■ Uraian Tugas
Tolong salin ulang tanpa perubahan bagian catatan di bawah yang dimulai dari baris berisi "this 400×300 image." dan berakhir pada baris berisi "cracked windscreen [126, 30, 314, 106]", termasuk kedua baris tersebut. Tuliskan hanya baris-baris itu.

::: Data yang Diberikan :::

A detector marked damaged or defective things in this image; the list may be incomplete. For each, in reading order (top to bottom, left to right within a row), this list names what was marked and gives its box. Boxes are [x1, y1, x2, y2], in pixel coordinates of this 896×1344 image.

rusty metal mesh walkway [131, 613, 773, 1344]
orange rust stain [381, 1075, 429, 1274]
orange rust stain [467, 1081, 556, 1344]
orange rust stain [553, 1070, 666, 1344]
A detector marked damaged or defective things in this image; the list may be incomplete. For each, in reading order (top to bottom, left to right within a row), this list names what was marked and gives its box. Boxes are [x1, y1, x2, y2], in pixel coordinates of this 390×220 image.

:::
::: Data yang Diberikan :::

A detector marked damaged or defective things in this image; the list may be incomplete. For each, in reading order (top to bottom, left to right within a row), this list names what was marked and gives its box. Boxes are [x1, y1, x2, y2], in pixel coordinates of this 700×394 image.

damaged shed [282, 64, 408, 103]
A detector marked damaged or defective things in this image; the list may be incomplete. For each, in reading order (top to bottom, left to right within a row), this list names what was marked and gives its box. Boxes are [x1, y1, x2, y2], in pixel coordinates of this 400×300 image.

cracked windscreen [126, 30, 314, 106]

:::

■ Hasil Tugas Ini
A detector marked damaged or defective things in this image; the list may be incomplete. For each, in reading order (top to bottom, left to right within a row), this list names what was marked and gives its box. Boxes are [x1, y1, x2, y2], in pixel coordinates of this 400×300 image.

cracked windscreen [126, 30, 314, 106]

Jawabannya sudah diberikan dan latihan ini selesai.